*Listed entries*.
-------

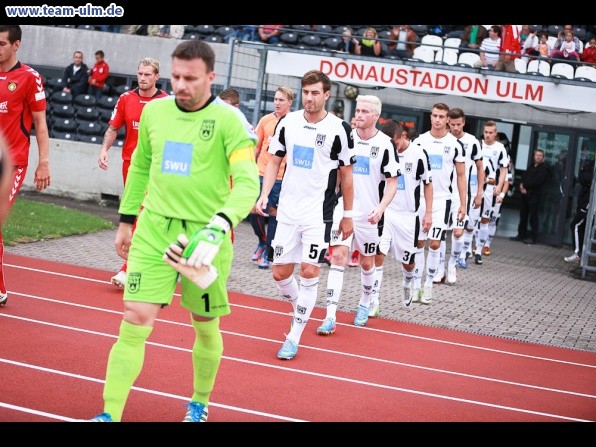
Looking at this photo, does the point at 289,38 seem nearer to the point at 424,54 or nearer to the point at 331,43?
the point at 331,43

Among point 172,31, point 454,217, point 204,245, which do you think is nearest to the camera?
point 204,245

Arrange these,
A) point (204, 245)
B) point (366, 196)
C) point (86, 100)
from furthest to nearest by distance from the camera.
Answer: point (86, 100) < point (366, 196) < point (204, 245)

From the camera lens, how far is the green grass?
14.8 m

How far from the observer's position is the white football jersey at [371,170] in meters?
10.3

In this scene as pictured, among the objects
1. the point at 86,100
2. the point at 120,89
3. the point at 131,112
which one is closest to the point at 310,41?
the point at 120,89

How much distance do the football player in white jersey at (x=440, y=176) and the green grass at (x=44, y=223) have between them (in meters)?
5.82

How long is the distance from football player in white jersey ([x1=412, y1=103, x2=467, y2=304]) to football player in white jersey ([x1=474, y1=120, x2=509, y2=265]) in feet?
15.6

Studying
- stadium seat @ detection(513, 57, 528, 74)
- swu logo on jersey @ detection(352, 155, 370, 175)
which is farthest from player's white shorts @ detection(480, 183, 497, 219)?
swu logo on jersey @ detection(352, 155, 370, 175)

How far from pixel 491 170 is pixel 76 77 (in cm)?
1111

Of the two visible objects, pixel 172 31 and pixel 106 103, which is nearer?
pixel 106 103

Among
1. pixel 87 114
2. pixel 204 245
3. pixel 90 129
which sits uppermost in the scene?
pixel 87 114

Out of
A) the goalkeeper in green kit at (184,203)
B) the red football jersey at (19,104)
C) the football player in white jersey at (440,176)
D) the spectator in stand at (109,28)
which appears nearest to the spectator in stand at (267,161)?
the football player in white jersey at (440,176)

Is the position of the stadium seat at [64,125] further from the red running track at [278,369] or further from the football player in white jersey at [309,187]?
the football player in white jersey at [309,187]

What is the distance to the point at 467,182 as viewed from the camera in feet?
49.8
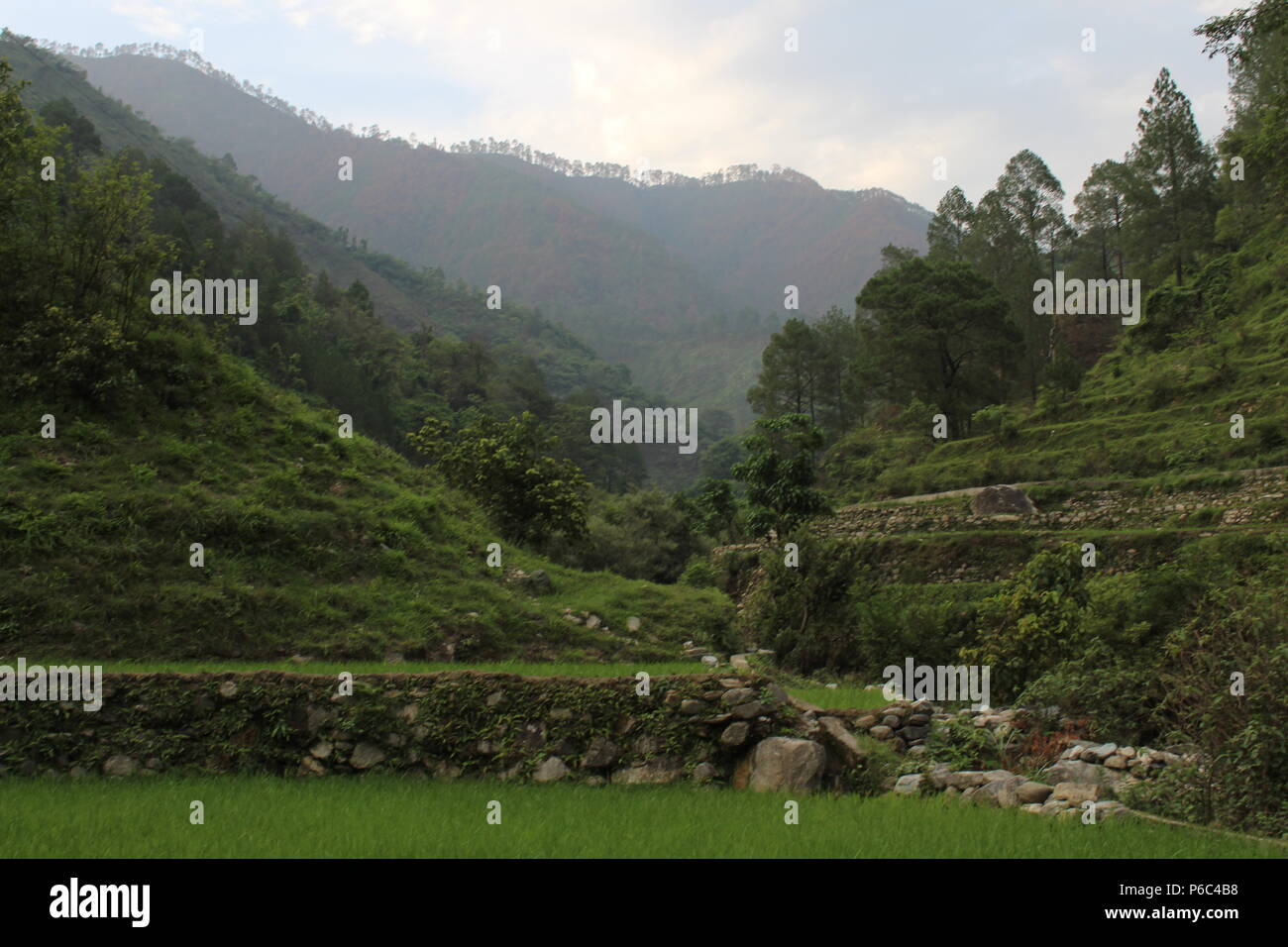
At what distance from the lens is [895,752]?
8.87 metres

-------

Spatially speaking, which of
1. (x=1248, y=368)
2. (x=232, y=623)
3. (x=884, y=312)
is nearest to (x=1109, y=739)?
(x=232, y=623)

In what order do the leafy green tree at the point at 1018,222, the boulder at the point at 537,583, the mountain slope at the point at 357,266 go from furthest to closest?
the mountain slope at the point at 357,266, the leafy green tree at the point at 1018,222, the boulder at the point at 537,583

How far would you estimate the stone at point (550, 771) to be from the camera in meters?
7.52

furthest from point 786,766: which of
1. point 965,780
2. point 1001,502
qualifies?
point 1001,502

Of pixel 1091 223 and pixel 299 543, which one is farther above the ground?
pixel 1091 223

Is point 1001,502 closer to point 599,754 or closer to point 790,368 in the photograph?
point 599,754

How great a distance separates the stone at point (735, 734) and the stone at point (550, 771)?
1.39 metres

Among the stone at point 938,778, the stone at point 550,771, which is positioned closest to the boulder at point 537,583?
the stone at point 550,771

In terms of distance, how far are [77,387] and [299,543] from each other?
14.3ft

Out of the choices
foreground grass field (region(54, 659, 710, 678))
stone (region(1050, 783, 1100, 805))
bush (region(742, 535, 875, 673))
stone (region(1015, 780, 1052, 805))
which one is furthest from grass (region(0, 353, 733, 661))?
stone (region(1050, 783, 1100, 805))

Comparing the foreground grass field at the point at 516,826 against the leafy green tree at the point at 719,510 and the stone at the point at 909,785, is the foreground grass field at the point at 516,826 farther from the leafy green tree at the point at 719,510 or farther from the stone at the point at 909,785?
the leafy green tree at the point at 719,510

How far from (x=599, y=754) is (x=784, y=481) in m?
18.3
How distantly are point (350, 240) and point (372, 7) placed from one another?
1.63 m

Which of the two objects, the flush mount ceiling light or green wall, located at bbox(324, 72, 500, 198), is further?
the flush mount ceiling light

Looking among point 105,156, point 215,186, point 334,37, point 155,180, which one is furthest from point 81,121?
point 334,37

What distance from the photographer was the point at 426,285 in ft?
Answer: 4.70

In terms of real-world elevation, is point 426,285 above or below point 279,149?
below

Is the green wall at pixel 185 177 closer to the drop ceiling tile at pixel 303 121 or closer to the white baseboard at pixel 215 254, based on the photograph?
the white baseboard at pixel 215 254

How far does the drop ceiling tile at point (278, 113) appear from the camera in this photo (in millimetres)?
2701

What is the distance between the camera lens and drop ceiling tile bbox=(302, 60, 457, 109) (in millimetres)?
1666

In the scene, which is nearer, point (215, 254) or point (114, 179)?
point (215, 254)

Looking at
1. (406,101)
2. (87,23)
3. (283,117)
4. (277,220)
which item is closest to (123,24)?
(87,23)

-------

*Written request*. Which lines of the records above contain the word "feet", with case counting? Select every such line and copy it out.

*Task result*.
How long is the distance from football player in white jersey ([x1=412, y1=103, x2=467, y2=304]) to football player in white jersey ([x1=474, y1=120, x2=509, y2=265]) in feet?
What is the distance to the point at 467,182 as viewed from the camera in feet?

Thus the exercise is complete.